10.謎の無人駅


 客が誰もいない電車は、飛田とびたが目を覚ましてからも30分近く、走り続けている。


 すっかり暗くなった外の景色を見ると、見覚えのない山の中を電車は走っていた。

 おかしい。この路線は、山の中など通ってはいないはず。

 飛田は、地図アプリを開いた。

 だが、開いた途端にアプリがクラッシュする。


『縺雁燕繧呈ュサ縺ョ荳也阜縺ク隱倥≧』


 何度か、デスヴォイスのような車内アナウンスが流れる。

 トンネルを何度も通り、電車は見知らぬ地を疾走する——。


 目を覚ましてからは、すでに1時間近くが経っていた。その間、電車は1度も停車していない。


「……どうなってるんですか……」


 飛田は、稲村に連絡を取ろうとした。だがLINEもクラッシュしてしまう。

 連絡先に登録してある、稲村の電話番号をタップし、電話をかけてみる。

 しかし何度かけても、話し中の『プーップーップーッ』という音になる。


(SNSに今の状況をアップしましょう。誰かしら反応してもらえるはずです……)


 飛田はスマホのカメラで、車内の様子を撮影した。

 ——が。

 写ったのは何と、真っ赤な色だけだった。画面中が、血のようにやや赤黒い色で占拠されている。何度撮影しても同じだ。


 背筋が寒くなった。

 電車の中は暖房がよく効いているのに、ゾクゾクッと寒気が飛田の全身を走る。

 またトンネルだ——。


 SNSアプリを開こうとしたが、やはりクラッシュしてしまう。電波は圏外となっていたため、どちらにせよSNSも使えない。
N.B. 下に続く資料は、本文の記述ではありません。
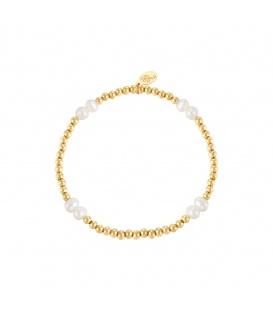 Elastische armband met goudkleurige kralen en parels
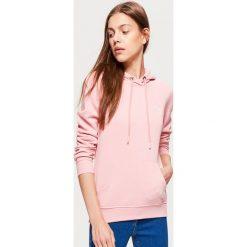 Bluza hoodie - Różowy. Czerwone bluzy damskie Cropp. Za 69.99 zł.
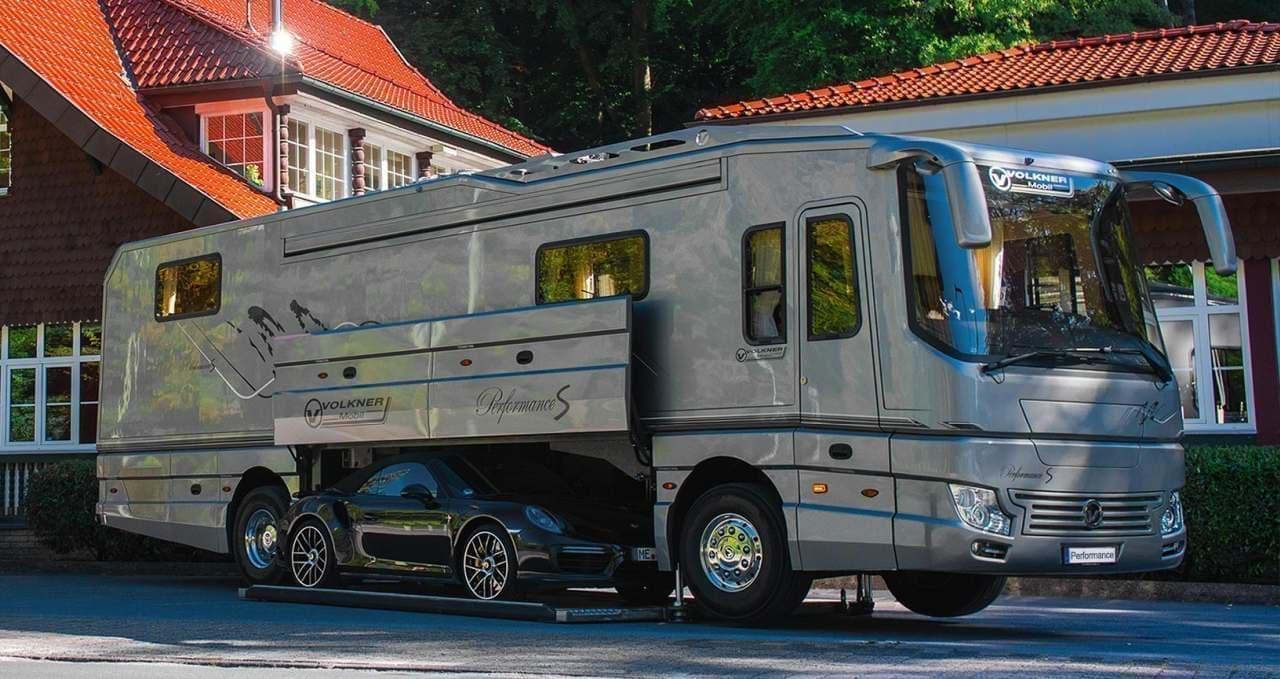 ブガッティ「シロン」を飲み込むキャンピングカー Volkner Mobilの「Performance S」 今年も「Caravan Salon」に登場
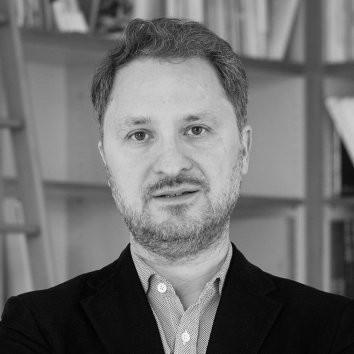 Dr. Yilmaz Dziewior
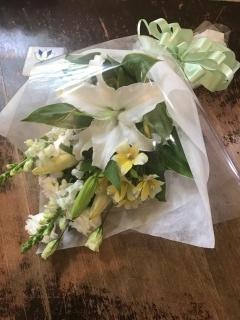 淡い色合いのお供え花束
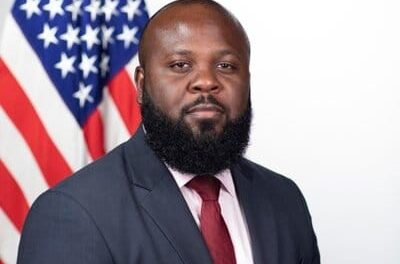 Highest ranking African-American official in WH leaves
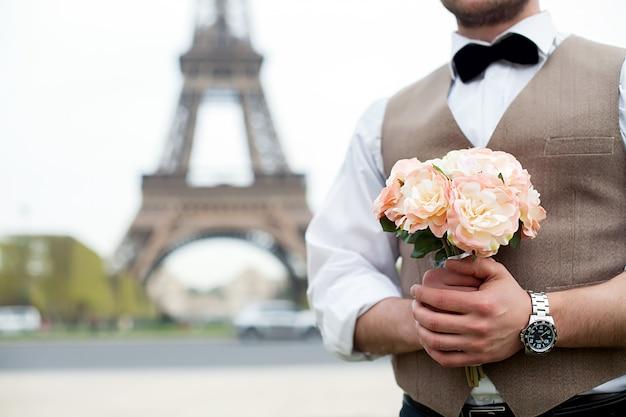 He bride holding a bouquet Premium Photo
 トンネルを抜けしばらく経つと、ようやく電車の速度が緩んでいった。外はやはり、灯りもなく真っ暗な山中だ。

 やがて、駅らしき場所に差し掛かる。

 段々とブレーキがかかり——。


 止まった。


『譌ゥ縺城剄繧翫↑縺代l縺ー縲∽サ翫☆縺舌♀蜑阪r謚ケ谿コ』


 相変わらずのデスヴォイスのようなアナウンスと共に、扉が開く。

 刺すように冷ややかな風が、車内に流れ込んでくる。

 窓から外を見てみた。


 廃墟のような無人駅だ。

 柵は錆びついており、木製のベンチは腐り落ちている。ホームの床が、所々崩れている。


(……なかなか発車しませんね)


 15分ほどが経過。

 電波は相変わらず圏外。

 誰とも連絡を取れないし、外からの風も寒いし、じっとしていると気が狂いそうだ。

 飛田は立ち上がり、開きっぱなしの乗降口から駅の様子をそっと覗き込んだ。

 その時だった。


(うわっ!?)


 何者かに、ドン、と背中を押された。

 飛田は乗降口から飛び出し、無人駅のホームに倒れ込んでしまう。

 思わず振り向いたが——。


 誰も、居なかった。


 扉が閉まる——。


「あ! 待ってください——」


 乗降口の扉は閉まり、電車は無情にもゆっくりと発車していく。

 速度を上げていく電車の車掌室に目を遣ったが——誰もいなかったような気がした。


 無人駅に1人、残されてしまった飛田。

 何かが、焼け焦げるような匂いがする。

 夜空には多くの星が瞬いていたが、月がないため周囲は暗い。


「……そうだ。ミランダさん、来てください!」


 恐怖心と心細さがあいまって、ミランダを呼ぶ声にも力が入る。


「……そんな」


 しかし、何の反応も無かった。いつもなら1秒も経たぬうち、弾けるような虹色の光が現れるのに。


 夜の山中にぽつんと存在する無人駅に、飛田は置いてけぼりとなってしまった。


(またおかしな世界に、いざなわれてしまったんでしょうか……)


 ふと顔を上げると、ひび割れて埃だらけになった駅名標が目に入った。


 駅名——『霊叢たまむら駅』——。